Hasso-Plattner-Institut
Prof. Dr. Tilmann Rabl
 

Stream Processing on Modern Hardware

Current Stream Processing Engines (SPEs) can process millions of records across hundreds of nodes to analyze an ever growing amount of real-time data. However, the most widely used SPEs, such as Apache Flink, Spark Streaming, or Storm are all JVM-based and do not utilize the servers'
hardware efficiently. Recent work [1] shows that many hardware-specific optimizations can be made to improve the efficiency of each individual node (i.e., scale-up instead of scale-out). These optimizations include, e.g., query compilation, use of modern storage devices, or use of RDMA.

We are currently developing a new SPE for modern hardware at our group, which tackles some of these challenges. In this project, you will actively develop components of this new system, which we plan to open source soon. The project is still in very early stages, so there are many topics to choose from, depending on your interests. Some ideas are: efficient data distribution between operators via RDMA, efficient hardware-optimized streaming joins and aggregations, efficient checkpointing and recovery, efficient query compilation via architecture-aware optimizations, query plan optimization, and many more.

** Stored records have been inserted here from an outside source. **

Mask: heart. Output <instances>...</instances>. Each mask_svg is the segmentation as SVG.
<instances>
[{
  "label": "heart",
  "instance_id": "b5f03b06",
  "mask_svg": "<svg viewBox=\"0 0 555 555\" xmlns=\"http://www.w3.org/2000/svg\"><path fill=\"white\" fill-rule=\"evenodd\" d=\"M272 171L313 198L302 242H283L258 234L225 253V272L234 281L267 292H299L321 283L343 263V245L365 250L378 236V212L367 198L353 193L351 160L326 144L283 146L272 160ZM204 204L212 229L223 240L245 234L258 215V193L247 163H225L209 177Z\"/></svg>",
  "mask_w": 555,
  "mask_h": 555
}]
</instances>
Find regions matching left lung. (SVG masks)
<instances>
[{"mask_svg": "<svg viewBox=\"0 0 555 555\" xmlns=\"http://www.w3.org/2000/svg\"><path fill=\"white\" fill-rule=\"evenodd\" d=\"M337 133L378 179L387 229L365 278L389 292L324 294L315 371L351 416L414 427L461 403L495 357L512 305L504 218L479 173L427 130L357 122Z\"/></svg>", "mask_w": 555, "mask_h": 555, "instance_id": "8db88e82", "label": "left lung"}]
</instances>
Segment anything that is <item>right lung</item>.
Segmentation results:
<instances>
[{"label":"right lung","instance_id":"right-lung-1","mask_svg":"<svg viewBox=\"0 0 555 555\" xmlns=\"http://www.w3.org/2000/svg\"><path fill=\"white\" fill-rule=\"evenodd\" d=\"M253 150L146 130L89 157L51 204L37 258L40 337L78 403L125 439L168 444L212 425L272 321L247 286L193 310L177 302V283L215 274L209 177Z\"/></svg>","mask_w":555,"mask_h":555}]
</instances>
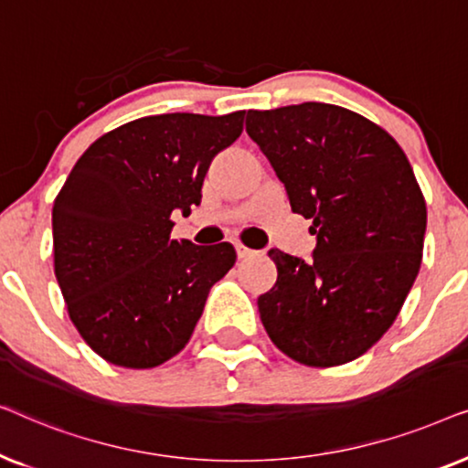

Students will learn the inner workings of stream processors and data management systems in general, with a particular focus on query compilation and modern hardware. It is targeting students interested in acquiring skills in data management, stream processing, data flows, compilers, and low- level systems programming. The project will be implemented in C++.

Information on query compiled SPEs can be found in the recent SIGMOD ’20 paper Grizzly [2]. General information and an introduction on stream processing can be found in the O’Reilly blog posts by Tyler Akidau [3, 4] and the stream processing book [5].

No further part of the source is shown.